#### Text
Mariachi Rocks: CSN’s new musical group means business
January 30, 2013 - 2:04 am
Maybe you've noticed.
NBC's hit TV show "The Voice" featured mariachi Julio Cesar Castillo.
Lady Gaga's birthday version of "Born This Way" with mariachis went viral.
A 9-year-old mariachi achieved a standing ovation and instant stardom on "America's Got Talent."
Mariachi is mainstreaming.
As mariachi programs spring up and grow in high schools across the country, the College of Southern Nevada is providing them a place to play and perform after graduation.
The new CSN mariachi group, the first in higher education in Southern Nevada, is actually a class within the fine arts department led by veteran mariachi instructor Adalberto Garcia, who also teaches at Jim Bridger Middle School.
"Mariachi is more mainstream because the mariachi programs are in the schools. There is more exposure. Obviously the parents know about it because they grew up with it, but the kids are now finding out about it. A lot of them play in community groups. It's a growing trend," Garcia said.
########
Reproduce the article on CSN's mariachi group in full, without any changes.
#### Dataset extract
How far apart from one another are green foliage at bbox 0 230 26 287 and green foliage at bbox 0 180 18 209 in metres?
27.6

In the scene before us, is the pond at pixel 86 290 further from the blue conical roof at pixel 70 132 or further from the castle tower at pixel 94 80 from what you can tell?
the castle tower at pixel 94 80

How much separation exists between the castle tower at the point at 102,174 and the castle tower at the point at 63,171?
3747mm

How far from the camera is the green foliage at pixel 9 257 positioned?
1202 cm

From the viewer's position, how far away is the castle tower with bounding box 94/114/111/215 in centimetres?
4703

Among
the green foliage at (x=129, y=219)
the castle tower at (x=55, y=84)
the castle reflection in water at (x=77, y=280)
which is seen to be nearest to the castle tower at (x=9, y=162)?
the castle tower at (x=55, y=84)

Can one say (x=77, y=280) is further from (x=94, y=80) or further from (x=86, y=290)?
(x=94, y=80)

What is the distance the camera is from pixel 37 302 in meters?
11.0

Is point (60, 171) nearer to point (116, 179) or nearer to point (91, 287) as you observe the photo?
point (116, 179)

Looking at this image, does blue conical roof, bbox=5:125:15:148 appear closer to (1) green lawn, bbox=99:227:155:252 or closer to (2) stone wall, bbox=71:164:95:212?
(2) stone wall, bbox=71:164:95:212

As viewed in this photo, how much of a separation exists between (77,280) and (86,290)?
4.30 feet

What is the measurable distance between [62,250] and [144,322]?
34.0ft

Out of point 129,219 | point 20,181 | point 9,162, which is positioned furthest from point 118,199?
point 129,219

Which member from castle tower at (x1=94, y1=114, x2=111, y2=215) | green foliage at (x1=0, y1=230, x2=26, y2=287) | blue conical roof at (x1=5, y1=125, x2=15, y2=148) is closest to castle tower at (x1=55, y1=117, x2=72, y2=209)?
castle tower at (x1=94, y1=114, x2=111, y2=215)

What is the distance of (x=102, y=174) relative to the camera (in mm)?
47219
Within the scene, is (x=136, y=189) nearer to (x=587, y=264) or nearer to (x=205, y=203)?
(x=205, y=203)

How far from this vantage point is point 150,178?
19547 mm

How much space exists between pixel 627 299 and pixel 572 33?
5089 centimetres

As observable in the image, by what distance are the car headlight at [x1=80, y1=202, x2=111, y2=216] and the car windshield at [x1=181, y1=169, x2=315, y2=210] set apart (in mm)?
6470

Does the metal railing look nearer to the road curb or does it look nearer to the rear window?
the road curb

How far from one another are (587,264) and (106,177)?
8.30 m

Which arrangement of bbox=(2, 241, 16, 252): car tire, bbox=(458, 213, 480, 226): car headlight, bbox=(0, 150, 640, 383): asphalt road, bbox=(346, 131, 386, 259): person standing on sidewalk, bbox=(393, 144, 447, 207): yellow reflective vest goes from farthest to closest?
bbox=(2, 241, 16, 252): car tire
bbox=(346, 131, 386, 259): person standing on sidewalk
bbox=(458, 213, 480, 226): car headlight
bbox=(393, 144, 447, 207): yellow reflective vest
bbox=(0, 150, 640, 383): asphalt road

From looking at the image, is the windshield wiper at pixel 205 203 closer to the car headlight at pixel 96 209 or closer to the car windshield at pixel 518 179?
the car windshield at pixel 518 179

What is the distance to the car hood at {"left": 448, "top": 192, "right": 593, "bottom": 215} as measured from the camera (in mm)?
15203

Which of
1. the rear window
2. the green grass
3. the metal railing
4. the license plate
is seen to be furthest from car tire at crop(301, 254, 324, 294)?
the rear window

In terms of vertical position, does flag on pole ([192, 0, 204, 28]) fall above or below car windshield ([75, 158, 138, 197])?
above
########
» **Answer section**:
Mariachi Rocks: CSN’s new musical group means business
January 30, 2013 - 2:04 am
Maybe you've noticed.
NBC's hit TV show "The Voice" featured mariachi Julio Cesar Castillo.
Lady Gaga's birthday version of "Born This Way" with mariachis went viral.
A 9-year-old mariachi achieved a standing ovation and instant stardom on "America's Got Talent."
Mariachi is mainstreaming.
As mariachi programs spring up and grow in high schools across the country, the College of Southern Nevada is providing them a place to play and perform after graduation.
The new CSN mariachi group, the first in higher education in Southern Nevada, is actually a class within the fine arts department led by veteran mariachi instructor Adalberto Garcia, who also teaches at Jim Bridger Middle School.
"Mariachi is more mainstream because the mariachi programs are in the schools. There is more exposure. Obviously the parents know about it because they grew up with it, but the kids are now finding out about it. A lot of them play in community groups. It's a growing trend," Garcia said.